In this episode of The 60 Second Podcast, Gavin Brauer breaks down the first move every founder should make to get out of the day-to-day: build an accountability chart.

It sounds simple. But done right, it forces you to answer the hardest questions in your business:

  •  Who actually owns what? 
  •  Where are the gaps? 
  •  What does “great” look like in every role? 

Gavin shares how defining just five core responsibilities per role can unlock clarity, expose bottlenecks, and help you build a team that can run the business without you.

Because scaling isn’t about doing more.
 It’s about getting the right people in the right seats.

[00:00:00] Matt McCoy:
If a founder feels like everything still depends on them, what's the first move they should make this week?

[00:00:05] Gavin Brauer:
So for me, it always starts with what we in EOS call the accountability chart, which is an org chart on steroids. And it's about getting crystal clarity on who does what.

What is the right structure for your organization?

And we get there by understanding what are the seats that we need for sales and marketing? What do we need for operations? What do we need for finance?

From there, it's about getting crystal clear: what are the five things that every single seat in the organization has to do incredibly well in order to achieve your vision?

So what are people doing day in, day out?
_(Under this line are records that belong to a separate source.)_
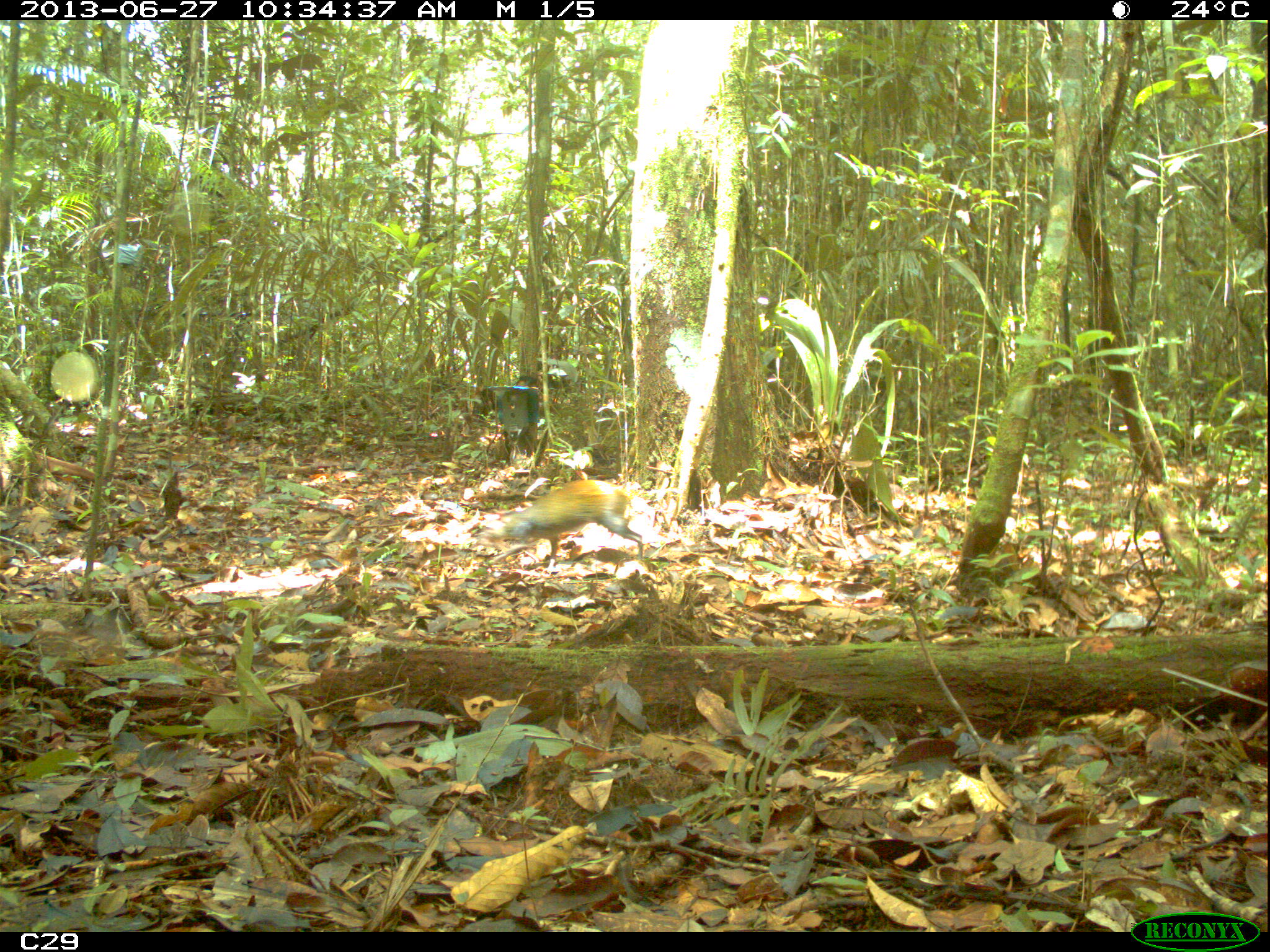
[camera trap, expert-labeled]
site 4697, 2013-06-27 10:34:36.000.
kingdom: Animalia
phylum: Chordata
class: Mammalia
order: Rodentia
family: Dasyproctidae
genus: Dasyprocta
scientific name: Dasyprocta leporina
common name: red-rumped agouti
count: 1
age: adult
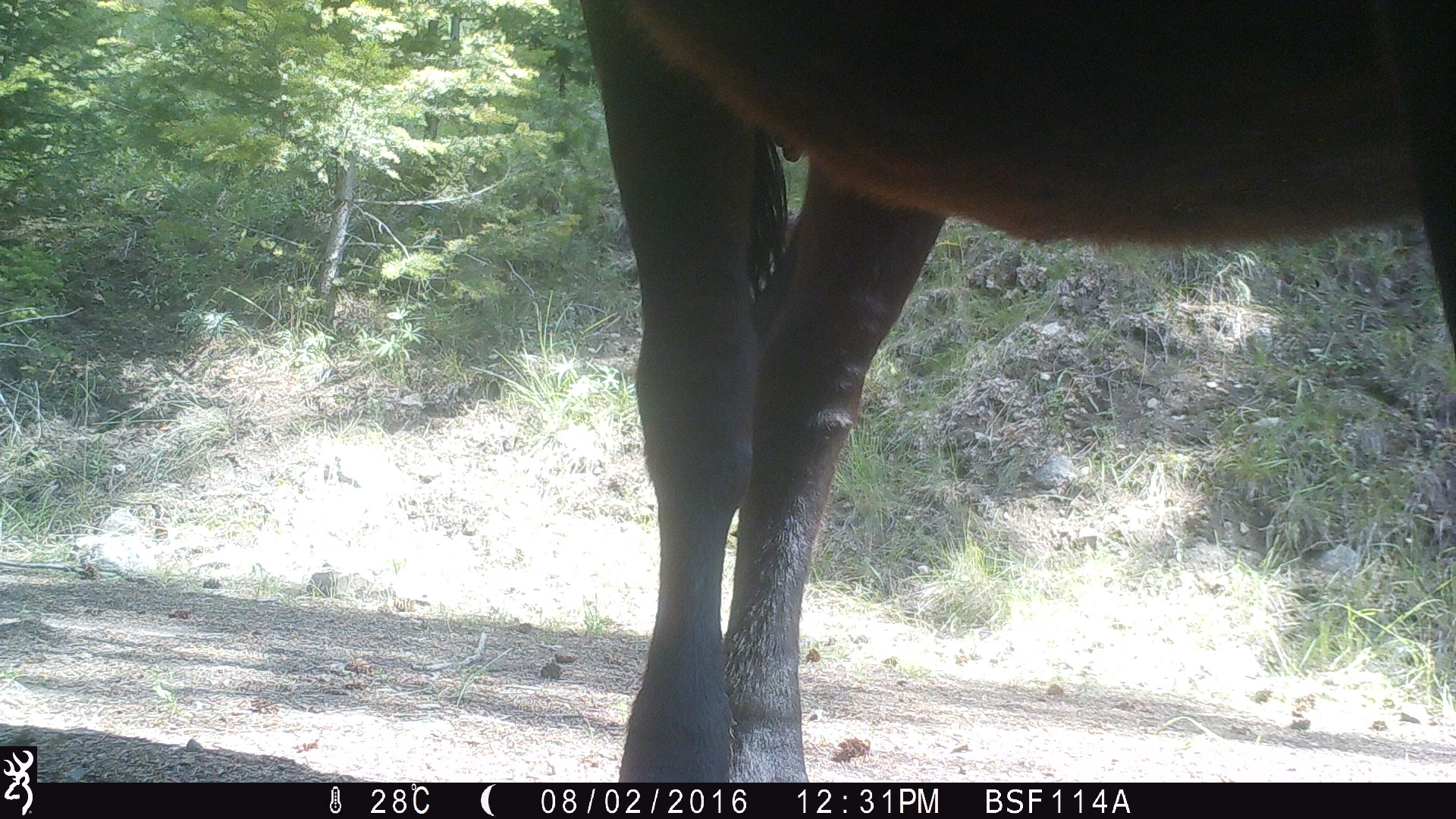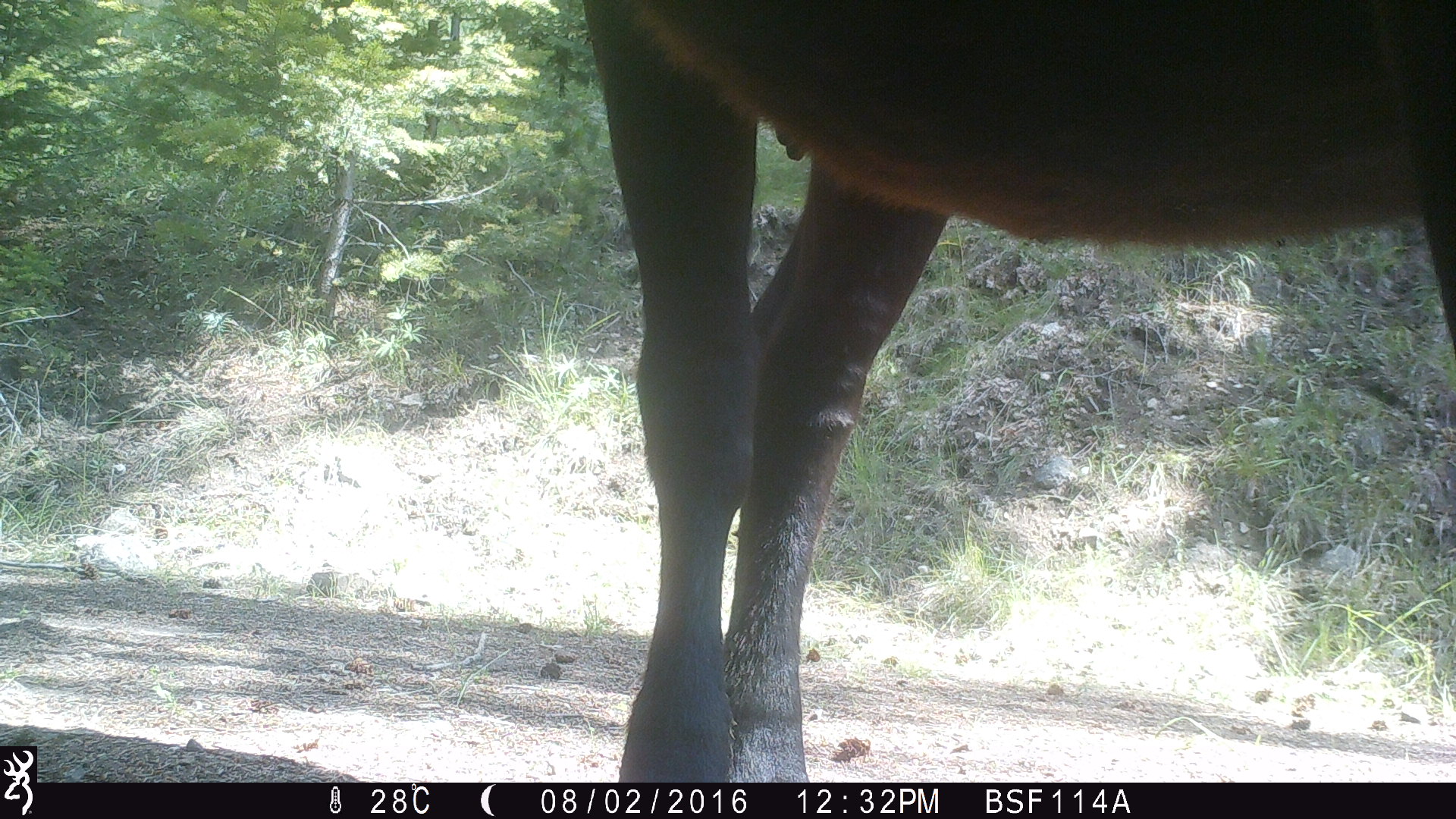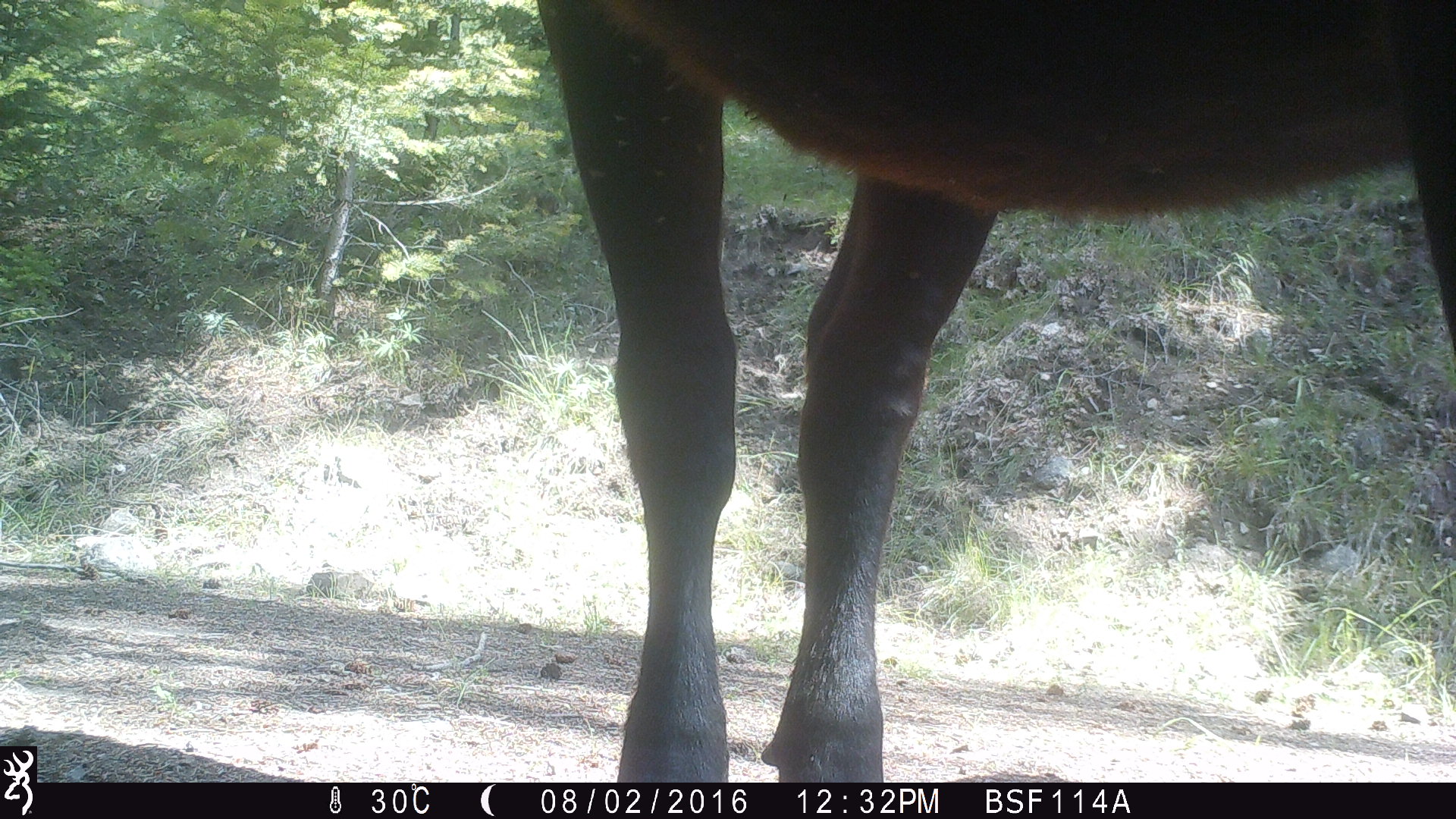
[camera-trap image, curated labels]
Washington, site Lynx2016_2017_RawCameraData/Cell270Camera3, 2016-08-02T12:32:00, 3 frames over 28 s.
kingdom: Animalia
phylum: Chordata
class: Mammalia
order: Artiodactyla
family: Bovidae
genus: Bos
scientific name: Bos taurus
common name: domestic cattle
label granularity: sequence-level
Five things.

The interesting thing about starting with the accountability chart and the right structure is it really forces you to answer some very deep strategic questions that you likely wouldn't actually get to if you started just thinking about strategy.

So one is you're going to figure out who's doing what, what are the gaps in your organization, but it's also going to help you answer some really good strategic questions.

So start with who does what and figure out the right structure.

Then you got to get the right people in those seats.